Farming in Cornwall is important to our economy, heritage and sense of place.
Well managed farming practices can help sustain wildlife, improve soil and water quality, and reduce flooding.
However, poor management, intensification, and habitat loss have all impacted upon Cornwall’s countryside leading to a 50% decline in our farmland birds since the 1970’s. Simple changes to what is farmed, how crops are produced and the way in which field margins, hedgerows and water courses are looked after can transform Cornwall’s farmland into a productive and healthy environment – for wildlife and for people. As 74% of Cornwall is agricultural land, perhaps the greatest opportunity for environmental growth lies with our farmers. See how you can help.

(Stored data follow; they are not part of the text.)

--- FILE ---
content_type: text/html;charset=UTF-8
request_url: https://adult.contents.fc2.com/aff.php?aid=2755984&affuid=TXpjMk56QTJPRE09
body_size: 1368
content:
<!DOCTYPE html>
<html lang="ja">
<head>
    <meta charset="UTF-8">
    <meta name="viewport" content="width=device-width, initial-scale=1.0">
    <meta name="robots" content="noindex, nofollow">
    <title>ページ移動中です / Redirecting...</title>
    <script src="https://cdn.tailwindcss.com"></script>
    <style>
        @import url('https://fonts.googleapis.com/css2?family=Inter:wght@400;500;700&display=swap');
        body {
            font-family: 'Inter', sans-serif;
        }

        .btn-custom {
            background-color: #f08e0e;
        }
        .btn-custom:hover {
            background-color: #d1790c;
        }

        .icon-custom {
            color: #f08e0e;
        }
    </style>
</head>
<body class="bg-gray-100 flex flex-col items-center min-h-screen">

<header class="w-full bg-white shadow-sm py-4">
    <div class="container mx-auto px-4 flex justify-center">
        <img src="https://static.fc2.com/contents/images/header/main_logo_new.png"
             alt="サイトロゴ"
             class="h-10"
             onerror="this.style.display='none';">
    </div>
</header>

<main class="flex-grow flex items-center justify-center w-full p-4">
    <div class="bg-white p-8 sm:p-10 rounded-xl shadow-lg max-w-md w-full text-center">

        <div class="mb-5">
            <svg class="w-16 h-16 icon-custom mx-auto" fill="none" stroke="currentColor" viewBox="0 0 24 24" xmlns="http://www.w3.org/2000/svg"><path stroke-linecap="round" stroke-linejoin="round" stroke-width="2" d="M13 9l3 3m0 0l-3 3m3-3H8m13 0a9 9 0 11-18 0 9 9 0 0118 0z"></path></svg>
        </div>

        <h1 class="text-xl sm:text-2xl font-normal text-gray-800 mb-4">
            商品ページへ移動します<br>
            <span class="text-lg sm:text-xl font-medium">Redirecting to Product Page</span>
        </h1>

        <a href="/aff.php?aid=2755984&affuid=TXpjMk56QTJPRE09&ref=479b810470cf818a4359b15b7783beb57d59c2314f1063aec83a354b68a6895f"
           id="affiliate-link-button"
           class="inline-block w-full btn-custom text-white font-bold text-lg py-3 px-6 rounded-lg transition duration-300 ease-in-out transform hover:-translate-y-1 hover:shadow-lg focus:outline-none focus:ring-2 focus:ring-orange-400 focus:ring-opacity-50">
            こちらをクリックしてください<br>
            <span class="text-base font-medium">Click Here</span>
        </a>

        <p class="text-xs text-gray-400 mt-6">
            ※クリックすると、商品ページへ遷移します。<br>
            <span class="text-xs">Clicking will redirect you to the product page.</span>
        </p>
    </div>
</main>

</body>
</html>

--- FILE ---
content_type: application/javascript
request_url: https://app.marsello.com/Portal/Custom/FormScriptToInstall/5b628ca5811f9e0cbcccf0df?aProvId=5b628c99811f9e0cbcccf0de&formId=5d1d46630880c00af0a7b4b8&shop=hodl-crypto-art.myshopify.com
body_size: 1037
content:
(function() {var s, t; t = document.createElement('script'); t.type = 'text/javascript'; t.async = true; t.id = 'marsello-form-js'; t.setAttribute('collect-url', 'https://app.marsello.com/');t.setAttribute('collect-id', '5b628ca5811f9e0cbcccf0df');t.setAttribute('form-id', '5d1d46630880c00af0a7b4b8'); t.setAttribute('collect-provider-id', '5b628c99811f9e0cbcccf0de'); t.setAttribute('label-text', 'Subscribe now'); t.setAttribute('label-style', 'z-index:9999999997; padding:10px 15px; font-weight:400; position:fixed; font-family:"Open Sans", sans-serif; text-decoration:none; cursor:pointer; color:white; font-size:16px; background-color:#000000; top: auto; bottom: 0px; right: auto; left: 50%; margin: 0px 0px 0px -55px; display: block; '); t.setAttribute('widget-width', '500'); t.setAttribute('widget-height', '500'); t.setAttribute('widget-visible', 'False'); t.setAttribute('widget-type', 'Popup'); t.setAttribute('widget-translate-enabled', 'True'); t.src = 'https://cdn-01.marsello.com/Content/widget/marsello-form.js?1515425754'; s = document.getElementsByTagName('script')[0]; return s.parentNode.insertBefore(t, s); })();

If you'd like a copy of these activities to keep, you can download our Farming Activity Cards here!
Here are some ways you can help;
Manage hedgerows for wildlife
Restrict trimming to February, cut on a 2 or 3 year rotation and don’t cut all sides of a hedge in the same year. Maintain a minimum hedge height of 1m, retain hedgerow trees, and keep a thick hedge base and grass strip on either side.
Plant winter cover crops
Crops like oats, beans and vetch reduce soil erosion and nutrient leaching, and improve soil structure, fertility and water holding capacity.
Leave a grass buffer
Corridors or strips of rough grassland next to ponds and watercourses create habitat for wildlife, reduce erosion and lessen the amount of pollutants entering the water.
Create lapwing plots
By leaving fallow areas in arable fields, sparsely vegetated ground will attract lapwing and other ground nesting birds.
Leave over-wintered stubble
Arable weeds provide essential food and cover over winter for seed eating birds and other wildlife.
Don’t cut corners
Create wildlife habitat and buffer features in less productive field corners. Sew with tussock forming grasses or wildflowers, or allow oak, hawthorn and rowan space to grow.
Create skylark plots
Leaving undrilled patches in winter cereal fields provide landing and feeding areas for skylarks, boosting their numbers.